- Fragment źródła:
────────────────────────────────────────

Zamek Krzyżtopór

Lokalizacja:

Województwo:

Miejscowość Ujazd
Świętokrzyskie

Zamek Krzyżtopór jest największą i najpiękniejszą ruiną zamku w Polsce. Znajduje się w województwie świętokrzyskim około 15 kilometrów na południowy zachód od Opatowa. Z Opatowa należy kierować się na  miejscowość Iwaniska a następnie na miejscowość Klimontów. Zamek znajduje się w szczerych polach co może być sporym zaskoczeniem. Będąc w zamku Krzyżtopór możemy podziwiać jego ogrom i rozmach z jakim był budowany. Robi ogromne wrażenie po dzień dzisiejszy bowiem była to jedna z największych budowli pałacowych w Europie, dokładnie przed powstaniem Wersalu. Pomysłodawcą budowy tak dużego obiektu był Krzysztof Ossoliński, który postanowił zbudować siedzibę, tak doskonałą że przyćmi wszystkie inne zamki i pałace. Krzysztof Ossoliński był postacią bardzo majętną oraz zdobył wszechstronne wykształcenie. Budowa zaczęła się około 1621 roku i trwała do 1627 roku – wtedy wybudowany został budynek główny oraz fortyfikacje. W 1631 roku rozbudowano wieżę zegarową nad bramą przy wejściu, jak również umieszczono krzyż i topór stąd nazwa zamku Krzyżtopór, aczkolwiek pierwotną nazwą była Krzysztopór od imienia i herbu założyciela. Ponieważ Ossoliński był jednak bardzo religijny więc nie mogło zabraknąć krzyża. Znajdowała się tu również sentencja, po której już dzisiaj nie ma śladu

,,Krzyż wiara, krzyż podpora, dziatki naszego topora”

Znajduje się tu również heliograf w kształcie litery „W”,  która to ma symbolizować wieczne trwanie tego miejsca. Po prawej stronie bramy wjazdowej znajduje się również tablica z datą 1631 to data budowy wieży zegarowej. Zamek łączył wygodę z funkcją obronną. Został zbudowany na planie pięcioboku – pentagramu, z bastionami na narożach.

────────────────────────────────────────

Zapisane wpisy:
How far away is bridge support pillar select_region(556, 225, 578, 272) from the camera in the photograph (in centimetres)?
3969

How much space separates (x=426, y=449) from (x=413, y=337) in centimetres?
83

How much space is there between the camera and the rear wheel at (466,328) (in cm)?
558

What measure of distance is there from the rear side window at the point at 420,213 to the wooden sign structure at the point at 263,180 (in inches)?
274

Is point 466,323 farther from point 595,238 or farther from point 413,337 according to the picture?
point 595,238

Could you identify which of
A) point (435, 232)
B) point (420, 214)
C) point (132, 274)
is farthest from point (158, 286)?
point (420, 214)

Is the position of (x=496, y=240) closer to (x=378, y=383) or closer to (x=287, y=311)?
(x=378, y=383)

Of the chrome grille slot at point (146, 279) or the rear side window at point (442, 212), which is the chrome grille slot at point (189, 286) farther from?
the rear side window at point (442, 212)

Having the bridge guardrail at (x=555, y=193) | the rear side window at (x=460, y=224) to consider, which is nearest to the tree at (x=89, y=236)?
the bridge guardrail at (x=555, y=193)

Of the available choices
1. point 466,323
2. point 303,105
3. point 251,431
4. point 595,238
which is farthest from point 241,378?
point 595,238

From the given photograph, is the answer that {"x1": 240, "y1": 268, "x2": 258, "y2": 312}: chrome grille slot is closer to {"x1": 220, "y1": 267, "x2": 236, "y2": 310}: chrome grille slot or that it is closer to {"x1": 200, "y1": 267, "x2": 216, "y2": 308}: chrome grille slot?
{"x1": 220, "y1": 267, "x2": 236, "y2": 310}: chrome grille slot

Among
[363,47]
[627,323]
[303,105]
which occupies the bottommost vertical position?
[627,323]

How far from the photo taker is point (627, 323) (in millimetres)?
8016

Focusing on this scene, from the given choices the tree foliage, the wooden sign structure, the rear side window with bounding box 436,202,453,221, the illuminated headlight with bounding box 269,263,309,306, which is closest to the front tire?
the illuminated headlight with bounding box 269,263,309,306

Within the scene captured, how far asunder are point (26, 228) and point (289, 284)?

────────────────────────────────────────

- Do wykonania:
(a) Około którego roku według tekstu o zamku Krzyżtopór rozpoczęła się jego budowa?
(b) Wypisz wszystkie lata podane w tekście o zamku Krzyżtopór.
(c) Przepisz fragment tekstu o zamku Krzyżtopór od słów „Znajduje się tu” aż do słów „bastionami na narożach.” włącznie i zamień w nim „heliograf” na „zegar słoneczny”.
Dane nie mają tu żadnego znaczenia.

- Rozwiązane zadania:
(a) Około 1621 roku.

(b) 1621, 1627, 1631

(c)
Znajduje się tu również zegar słoneczny w kształcie litery „W”,  która to ma symbolizować wieczne trwanie tego miejsca. Po prawej stronie bramy wjazdowej znajduje się również tablica z datą 1631 to data budowy wieży zegarowej. Zamek łączył wygodę z funkcją obronną. Został zbudowany na planie pięcioboku – pentagramu, z bastionami na narożach.